All diese Fakten finden in den grossen Medien kaum Beachtung. Stattdessen erhält Bundesrat Rösti am 4. November in der «NZZ» eine weitere ganzseitige Plattform für seine Autobahnwerbung. Dabei stellt er nicht nur in Abrede, dass die Ausbauprojekte zu einem höheren Benzinpreis führen könnten, sondern weist auch die Frage nach höheren Abgaben für Automobilist:innen zur Deckung der durch den Strassenverkehr verursachten externen Kosten weit von sich. Da fragt sich die informierte Leserin: Kann Rösti eigentlich nicht rechnen?
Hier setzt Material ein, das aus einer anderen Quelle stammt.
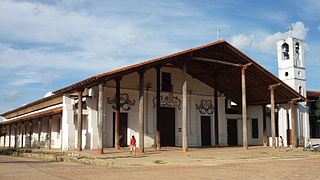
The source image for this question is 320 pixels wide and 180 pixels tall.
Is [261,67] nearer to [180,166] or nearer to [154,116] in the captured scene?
[154,116]

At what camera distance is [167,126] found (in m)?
25.2

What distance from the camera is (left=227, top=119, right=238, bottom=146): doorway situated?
2933 centimetres

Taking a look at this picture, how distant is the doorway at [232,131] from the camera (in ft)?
96.2

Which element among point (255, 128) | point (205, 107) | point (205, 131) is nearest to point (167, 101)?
point (205, 107)

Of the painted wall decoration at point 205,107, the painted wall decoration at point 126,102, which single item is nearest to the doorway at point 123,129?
the painted wall decoration at point 126,102

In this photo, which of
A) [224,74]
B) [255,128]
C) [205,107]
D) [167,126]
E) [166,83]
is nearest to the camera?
[167,126]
Und der «Blick» versucht es gleichentags mit Emotionen: Er begleitete eine Lastwagen-Chauffeurin auf ihrer ärgerlicherweise weitgehend staufreien Fahrt von Altishofen nach Vevey, wo sie ihre Ware pünktlich ablieferte.

Das gleiche «Problem» hatte eine Woche zuvor bereits das Reportageteam der «Rundschau». Es begleitete ebenfalls einen Chauffeur. Trotz stockendem Verkehr bei einer Ausfahrt lieferte auch er seine Ware pünktlich ab.
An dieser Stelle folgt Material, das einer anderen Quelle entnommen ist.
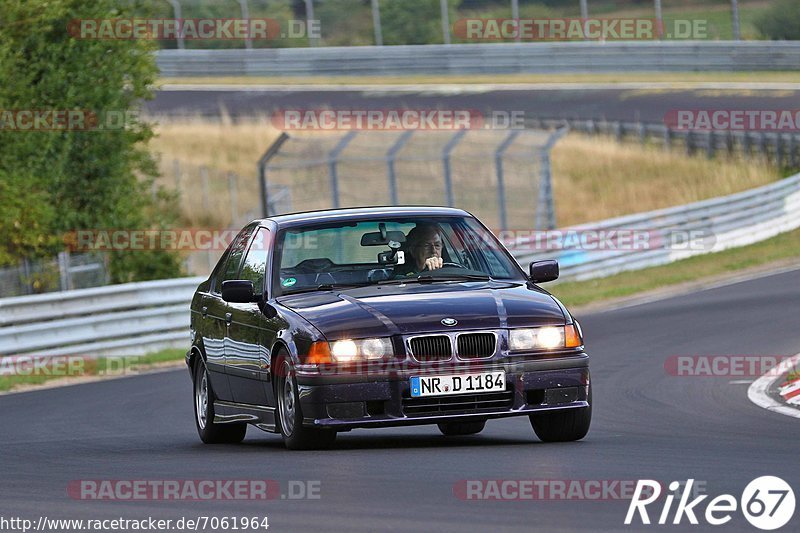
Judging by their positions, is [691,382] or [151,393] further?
[151,393]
Also werden die Stauerlebnisse bloss geschildert. Sie sei schon bis zu zwei Stunden im Stau gestanden, erzählte die Chauffeurin dem Blick. Wie oft das vorkommt, wird in der Zeitung allerdings nicht erwähnt. Zudem nutzt die kluge Frau ihre Zeit unterwegs «um Musik zu hören, mit Freunden zu telefonieren oder Sprachen zu lernen».

Verlorene Zeit?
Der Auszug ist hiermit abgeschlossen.